┌─ Given entries

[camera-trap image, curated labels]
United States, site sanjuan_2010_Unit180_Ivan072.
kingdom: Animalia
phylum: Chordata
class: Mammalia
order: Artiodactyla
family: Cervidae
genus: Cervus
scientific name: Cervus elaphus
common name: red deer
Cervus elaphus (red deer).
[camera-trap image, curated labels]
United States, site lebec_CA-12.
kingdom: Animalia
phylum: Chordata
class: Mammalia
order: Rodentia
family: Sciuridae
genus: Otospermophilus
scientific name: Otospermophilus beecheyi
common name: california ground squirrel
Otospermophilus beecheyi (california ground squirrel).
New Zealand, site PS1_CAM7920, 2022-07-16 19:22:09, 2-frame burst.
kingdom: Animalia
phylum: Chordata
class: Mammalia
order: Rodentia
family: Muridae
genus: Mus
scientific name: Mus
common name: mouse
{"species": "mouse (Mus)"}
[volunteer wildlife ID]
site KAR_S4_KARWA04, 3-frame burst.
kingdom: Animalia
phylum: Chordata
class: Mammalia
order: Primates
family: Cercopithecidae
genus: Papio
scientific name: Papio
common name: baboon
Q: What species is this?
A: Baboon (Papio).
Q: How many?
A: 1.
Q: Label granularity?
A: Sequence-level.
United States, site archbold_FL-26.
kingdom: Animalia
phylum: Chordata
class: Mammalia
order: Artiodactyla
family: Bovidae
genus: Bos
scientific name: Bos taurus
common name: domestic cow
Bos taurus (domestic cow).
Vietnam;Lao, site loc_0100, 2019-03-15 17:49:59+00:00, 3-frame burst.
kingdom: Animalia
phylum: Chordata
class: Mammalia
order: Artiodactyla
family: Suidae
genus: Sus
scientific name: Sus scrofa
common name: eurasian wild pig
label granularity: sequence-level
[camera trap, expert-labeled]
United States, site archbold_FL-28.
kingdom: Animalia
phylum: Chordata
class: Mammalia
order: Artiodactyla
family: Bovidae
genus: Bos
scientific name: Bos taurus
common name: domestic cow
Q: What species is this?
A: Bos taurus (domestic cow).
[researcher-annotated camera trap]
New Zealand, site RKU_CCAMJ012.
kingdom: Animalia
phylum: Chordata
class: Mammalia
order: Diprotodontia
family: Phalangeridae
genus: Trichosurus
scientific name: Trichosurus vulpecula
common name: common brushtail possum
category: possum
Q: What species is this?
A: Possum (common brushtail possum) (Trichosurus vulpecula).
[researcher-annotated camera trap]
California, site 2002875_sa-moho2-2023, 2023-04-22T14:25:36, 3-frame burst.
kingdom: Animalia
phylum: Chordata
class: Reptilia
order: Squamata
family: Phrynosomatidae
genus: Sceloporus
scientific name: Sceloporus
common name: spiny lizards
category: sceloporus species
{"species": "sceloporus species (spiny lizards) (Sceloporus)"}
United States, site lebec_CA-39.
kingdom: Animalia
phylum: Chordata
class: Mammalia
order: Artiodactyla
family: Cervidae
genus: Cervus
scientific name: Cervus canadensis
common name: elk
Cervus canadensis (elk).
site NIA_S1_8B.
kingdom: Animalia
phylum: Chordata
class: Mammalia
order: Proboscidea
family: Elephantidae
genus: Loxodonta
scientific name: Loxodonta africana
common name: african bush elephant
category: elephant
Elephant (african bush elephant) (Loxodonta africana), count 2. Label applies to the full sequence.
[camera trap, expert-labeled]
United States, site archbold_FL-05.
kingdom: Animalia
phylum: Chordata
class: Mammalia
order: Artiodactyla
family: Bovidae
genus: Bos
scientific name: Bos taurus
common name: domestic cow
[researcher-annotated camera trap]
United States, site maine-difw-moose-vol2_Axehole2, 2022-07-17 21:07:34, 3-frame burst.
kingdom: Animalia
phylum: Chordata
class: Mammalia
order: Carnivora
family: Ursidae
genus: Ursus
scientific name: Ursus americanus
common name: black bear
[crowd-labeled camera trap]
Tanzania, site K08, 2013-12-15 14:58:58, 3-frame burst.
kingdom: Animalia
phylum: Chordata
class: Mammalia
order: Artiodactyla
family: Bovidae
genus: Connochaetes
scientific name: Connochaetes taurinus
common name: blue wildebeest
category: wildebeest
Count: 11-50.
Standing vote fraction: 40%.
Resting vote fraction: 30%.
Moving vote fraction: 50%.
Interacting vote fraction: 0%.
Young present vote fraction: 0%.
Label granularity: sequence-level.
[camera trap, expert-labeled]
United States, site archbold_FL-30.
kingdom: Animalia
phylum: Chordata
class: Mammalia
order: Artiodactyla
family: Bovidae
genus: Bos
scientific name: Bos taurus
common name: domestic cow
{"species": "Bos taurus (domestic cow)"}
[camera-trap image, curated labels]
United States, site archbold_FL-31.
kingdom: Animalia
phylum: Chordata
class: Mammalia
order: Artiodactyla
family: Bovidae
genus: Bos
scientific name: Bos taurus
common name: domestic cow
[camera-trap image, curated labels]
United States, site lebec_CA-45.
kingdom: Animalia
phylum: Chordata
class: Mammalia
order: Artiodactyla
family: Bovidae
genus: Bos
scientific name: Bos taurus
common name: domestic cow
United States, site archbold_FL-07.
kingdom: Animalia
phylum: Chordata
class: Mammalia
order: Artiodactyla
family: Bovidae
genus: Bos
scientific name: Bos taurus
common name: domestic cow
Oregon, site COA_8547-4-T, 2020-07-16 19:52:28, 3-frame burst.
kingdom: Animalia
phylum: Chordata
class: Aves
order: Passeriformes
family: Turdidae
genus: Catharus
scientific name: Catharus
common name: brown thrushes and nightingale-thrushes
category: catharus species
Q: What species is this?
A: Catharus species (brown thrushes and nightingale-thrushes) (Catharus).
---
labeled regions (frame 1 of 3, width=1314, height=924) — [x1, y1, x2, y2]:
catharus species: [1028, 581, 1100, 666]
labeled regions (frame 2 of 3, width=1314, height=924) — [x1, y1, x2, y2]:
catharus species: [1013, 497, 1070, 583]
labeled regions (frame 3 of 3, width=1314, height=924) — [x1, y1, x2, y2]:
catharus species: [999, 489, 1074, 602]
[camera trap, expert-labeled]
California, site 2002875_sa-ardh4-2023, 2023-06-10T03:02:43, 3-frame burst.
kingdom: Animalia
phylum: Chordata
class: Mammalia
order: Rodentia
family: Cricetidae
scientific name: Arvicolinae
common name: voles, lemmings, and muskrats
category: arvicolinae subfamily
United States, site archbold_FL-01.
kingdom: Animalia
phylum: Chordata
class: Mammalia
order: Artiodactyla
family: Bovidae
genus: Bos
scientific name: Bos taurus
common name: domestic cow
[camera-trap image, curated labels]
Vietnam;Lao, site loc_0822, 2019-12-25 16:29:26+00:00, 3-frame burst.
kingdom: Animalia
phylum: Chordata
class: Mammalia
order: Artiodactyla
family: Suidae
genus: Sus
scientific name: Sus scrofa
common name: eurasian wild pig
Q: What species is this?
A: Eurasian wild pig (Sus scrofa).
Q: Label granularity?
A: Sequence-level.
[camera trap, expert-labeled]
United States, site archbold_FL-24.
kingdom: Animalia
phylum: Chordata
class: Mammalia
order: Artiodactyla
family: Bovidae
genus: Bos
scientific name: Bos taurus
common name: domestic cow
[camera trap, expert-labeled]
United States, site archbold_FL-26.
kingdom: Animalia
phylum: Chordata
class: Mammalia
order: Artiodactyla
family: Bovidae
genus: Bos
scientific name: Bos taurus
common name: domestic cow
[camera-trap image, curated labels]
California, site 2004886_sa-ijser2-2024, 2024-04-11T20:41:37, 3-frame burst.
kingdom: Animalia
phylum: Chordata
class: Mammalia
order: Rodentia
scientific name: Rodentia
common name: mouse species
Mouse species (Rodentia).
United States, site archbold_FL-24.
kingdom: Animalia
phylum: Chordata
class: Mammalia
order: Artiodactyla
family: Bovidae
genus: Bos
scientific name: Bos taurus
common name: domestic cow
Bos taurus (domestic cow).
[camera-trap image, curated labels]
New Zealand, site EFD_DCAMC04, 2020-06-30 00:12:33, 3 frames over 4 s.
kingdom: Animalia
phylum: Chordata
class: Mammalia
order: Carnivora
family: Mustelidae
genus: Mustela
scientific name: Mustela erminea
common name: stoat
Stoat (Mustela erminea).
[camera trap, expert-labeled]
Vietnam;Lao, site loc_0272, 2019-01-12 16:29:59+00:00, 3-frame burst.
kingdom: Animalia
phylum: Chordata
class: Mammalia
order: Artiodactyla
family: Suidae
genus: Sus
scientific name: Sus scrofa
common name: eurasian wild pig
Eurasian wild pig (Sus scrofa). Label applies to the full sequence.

└─

● **Prompt**
In the material above, find each line that has the string "Zealand" and return it.

● **Exercise answer**
New Zealand, site PS1_CAM7920, 2022-07-16 19:22:09, 2-frame burst.
New Zealand, site RKU_CCAMJ012.
New Zealand, site EFD_DCAMC04, 2020-06-30 00:12:33, 3 frames over 4 s.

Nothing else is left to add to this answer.